Fusion cuisine
This is a combination of Japanese and Vietnamese cuisine: smoked salmon wrapped in rice paper, with avocado, cucumber, and crab stick

Fusion cuisine combines elements of various culinary traditions while not being categorized per any one particular cuisine style, and can pertain to innovations in many contemporary restaurant cuisines since the 1970s.[1]


Categories and types

Fusion cuisine is general term for the combination of various forms of cookery, and the concept can take several forms. One approach is regional fusion that combines different cuisines of a region or sub-region into a single eating experience. Of this sort, Asian fusion restaurants have become popular in many parts of the United States and United Kingdom, often featuring South Asian, East Asian, and South-East Asian dishes alongside one another and offering dishes that are inspired combinations of such cuisines.

In Australia, due to the increasing influx of migrants, fusion cuisine is being reinvented and is becoming increasingly the norm at numerous cafes and restaurants; with Melbourne and Sydney now being considered as some of the best cities in the world with regard to the quality and creativity of Asian-fusion restaurants.[citation needed]

Another incarnation of fusion cuisine is a more eclectic approach, featuring original dishes using varieties of ingredients from various cuisines and regions and combining them. Such a restaurant might feature a wide variety of dishes inspired by a combination of various regional cuisines with new ideas.
--
Quote the passage from the fusion cuisine article word for word, beginning at the words "Fusion cuisine is general" and stopping after "of such cuisines.".
--
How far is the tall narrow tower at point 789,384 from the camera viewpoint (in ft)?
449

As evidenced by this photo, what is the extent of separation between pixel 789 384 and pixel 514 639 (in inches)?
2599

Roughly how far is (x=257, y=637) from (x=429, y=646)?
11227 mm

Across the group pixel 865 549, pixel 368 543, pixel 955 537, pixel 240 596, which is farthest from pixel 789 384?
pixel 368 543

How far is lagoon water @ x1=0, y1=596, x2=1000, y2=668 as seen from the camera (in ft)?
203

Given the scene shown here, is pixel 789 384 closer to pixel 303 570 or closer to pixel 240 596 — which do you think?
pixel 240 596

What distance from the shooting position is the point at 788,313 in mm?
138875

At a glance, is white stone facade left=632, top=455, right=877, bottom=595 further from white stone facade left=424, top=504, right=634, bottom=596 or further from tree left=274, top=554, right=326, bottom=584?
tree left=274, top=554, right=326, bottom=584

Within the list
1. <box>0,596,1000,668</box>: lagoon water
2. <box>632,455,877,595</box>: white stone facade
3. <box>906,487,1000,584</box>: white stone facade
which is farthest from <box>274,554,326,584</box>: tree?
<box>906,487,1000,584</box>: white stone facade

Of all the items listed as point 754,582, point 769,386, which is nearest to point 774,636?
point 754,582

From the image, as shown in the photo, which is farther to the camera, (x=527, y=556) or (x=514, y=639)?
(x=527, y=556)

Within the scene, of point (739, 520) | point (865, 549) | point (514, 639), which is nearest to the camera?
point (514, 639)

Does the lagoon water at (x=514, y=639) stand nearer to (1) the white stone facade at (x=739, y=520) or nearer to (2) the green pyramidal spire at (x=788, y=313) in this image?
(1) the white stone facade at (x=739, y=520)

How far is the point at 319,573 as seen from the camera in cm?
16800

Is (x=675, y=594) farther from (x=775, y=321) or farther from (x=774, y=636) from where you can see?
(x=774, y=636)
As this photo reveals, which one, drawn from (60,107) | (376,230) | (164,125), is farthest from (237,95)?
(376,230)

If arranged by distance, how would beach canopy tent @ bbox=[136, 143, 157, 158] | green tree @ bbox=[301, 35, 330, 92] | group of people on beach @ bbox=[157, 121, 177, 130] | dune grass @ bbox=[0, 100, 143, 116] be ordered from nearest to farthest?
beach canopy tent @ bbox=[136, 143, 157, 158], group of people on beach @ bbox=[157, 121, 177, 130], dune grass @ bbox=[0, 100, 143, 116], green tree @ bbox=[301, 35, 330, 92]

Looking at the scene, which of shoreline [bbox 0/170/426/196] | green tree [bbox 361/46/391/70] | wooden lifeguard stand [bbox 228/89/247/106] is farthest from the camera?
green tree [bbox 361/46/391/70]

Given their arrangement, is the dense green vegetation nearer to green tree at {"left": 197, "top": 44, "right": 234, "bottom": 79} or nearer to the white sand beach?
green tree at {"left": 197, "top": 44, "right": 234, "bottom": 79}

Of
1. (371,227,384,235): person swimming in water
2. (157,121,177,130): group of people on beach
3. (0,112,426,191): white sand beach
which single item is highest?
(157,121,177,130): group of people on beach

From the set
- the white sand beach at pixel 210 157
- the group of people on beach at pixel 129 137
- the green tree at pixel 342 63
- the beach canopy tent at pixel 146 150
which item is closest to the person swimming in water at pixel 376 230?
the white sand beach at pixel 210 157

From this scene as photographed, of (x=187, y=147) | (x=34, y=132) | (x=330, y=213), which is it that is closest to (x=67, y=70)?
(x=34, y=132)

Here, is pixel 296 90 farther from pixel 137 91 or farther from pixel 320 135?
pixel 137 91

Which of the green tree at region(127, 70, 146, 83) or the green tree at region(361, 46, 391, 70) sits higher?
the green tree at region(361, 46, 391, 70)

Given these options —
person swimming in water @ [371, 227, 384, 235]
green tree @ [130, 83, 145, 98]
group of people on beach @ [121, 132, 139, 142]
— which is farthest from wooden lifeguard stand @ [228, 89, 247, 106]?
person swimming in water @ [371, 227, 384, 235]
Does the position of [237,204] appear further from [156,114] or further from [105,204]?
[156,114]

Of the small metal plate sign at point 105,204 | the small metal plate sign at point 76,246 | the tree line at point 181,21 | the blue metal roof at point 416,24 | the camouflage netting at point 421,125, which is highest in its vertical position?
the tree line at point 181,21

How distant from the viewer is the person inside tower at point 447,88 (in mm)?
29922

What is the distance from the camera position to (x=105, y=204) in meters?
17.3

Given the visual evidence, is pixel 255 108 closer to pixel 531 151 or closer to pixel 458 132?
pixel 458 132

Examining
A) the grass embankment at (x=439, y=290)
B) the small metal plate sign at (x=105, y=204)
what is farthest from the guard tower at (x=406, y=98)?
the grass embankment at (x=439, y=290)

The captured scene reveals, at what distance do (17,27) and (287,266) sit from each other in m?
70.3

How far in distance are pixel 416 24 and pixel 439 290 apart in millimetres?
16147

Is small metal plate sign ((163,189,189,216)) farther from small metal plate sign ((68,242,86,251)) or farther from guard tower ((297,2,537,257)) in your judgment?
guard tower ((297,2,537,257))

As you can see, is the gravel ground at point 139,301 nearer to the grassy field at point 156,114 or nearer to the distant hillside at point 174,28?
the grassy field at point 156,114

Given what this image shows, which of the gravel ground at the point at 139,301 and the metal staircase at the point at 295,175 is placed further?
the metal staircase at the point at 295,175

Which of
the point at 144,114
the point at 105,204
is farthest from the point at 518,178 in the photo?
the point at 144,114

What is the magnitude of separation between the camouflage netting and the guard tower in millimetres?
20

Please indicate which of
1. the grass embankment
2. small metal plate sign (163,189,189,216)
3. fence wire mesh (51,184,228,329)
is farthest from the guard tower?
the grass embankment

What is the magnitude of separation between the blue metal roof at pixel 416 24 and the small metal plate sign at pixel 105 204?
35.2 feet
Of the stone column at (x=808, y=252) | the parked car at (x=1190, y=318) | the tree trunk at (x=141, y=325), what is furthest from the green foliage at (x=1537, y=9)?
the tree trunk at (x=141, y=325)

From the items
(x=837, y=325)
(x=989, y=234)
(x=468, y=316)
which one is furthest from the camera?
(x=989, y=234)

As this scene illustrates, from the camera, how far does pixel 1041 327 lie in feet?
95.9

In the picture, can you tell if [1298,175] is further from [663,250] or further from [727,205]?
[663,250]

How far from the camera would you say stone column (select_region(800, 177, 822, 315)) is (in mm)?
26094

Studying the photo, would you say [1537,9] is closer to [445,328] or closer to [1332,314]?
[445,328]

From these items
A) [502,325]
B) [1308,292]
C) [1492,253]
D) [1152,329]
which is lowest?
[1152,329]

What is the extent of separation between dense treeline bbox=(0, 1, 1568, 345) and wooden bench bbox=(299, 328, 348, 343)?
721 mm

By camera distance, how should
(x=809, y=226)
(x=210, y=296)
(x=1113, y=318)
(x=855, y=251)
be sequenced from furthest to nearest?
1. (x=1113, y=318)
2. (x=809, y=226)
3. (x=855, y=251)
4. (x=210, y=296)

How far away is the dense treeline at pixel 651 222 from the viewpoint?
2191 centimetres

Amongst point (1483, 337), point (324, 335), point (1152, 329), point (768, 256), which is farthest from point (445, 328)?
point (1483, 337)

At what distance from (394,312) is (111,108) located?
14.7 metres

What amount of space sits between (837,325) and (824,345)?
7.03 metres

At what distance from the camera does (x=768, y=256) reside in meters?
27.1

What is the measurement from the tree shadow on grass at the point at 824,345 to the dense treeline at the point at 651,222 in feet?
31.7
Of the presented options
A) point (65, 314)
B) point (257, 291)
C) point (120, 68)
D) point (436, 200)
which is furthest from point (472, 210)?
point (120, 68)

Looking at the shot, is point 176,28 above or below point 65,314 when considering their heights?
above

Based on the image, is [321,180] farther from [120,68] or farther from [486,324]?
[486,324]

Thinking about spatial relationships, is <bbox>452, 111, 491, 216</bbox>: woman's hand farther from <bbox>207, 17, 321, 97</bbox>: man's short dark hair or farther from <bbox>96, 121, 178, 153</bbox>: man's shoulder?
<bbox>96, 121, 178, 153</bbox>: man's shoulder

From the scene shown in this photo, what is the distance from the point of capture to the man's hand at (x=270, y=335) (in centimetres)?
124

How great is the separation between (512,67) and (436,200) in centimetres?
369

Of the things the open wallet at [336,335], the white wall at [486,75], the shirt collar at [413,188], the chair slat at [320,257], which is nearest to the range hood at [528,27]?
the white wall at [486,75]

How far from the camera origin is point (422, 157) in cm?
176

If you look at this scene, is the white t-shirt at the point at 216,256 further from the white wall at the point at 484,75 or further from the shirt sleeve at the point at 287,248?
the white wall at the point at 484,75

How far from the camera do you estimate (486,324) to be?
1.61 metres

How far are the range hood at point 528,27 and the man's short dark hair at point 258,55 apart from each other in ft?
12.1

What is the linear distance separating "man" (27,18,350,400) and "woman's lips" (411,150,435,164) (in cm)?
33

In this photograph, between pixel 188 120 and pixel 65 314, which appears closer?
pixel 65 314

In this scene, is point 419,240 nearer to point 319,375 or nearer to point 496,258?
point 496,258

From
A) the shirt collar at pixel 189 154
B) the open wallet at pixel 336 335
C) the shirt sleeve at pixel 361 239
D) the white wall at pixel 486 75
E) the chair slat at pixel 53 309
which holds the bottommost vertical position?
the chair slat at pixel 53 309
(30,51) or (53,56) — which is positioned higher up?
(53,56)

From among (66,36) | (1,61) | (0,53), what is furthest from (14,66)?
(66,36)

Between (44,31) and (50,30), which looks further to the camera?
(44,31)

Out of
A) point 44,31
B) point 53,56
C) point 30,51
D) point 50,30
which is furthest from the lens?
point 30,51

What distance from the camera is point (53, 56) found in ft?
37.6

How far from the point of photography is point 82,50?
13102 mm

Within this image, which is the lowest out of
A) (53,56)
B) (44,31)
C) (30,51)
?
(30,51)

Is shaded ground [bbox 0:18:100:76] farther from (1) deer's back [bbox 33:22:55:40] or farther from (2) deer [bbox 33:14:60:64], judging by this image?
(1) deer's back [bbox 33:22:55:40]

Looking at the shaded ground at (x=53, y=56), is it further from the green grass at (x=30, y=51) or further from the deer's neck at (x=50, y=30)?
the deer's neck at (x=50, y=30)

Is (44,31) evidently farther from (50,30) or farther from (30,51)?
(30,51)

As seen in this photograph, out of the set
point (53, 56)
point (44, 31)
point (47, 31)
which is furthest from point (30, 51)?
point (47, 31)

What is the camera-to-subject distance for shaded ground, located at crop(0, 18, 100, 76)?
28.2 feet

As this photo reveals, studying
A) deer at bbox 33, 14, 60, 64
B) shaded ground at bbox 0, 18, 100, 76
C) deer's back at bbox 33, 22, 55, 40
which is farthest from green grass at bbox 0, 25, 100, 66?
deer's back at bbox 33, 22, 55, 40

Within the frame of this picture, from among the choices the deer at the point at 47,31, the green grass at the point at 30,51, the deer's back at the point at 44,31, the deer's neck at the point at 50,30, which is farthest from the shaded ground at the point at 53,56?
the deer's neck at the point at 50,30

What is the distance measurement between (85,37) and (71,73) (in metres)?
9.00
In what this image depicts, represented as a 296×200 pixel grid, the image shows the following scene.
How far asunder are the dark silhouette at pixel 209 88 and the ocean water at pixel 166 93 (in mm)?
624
--
FULL RESPONSE:
Fusion cuisine is general term for the combination of various forms of cookery, and the concept can take several forms. One approach is regional fusion that combines different cuisines of a region or sub-region into a single eating experience. Of this sort, Asian fusion restaurants have become popular in many parts of the United States and United Kingdom, often featuring South Asian, East Asian, and South-East Asian dishes alongside one another and offering dishes that are inspired combinations of such cuisines.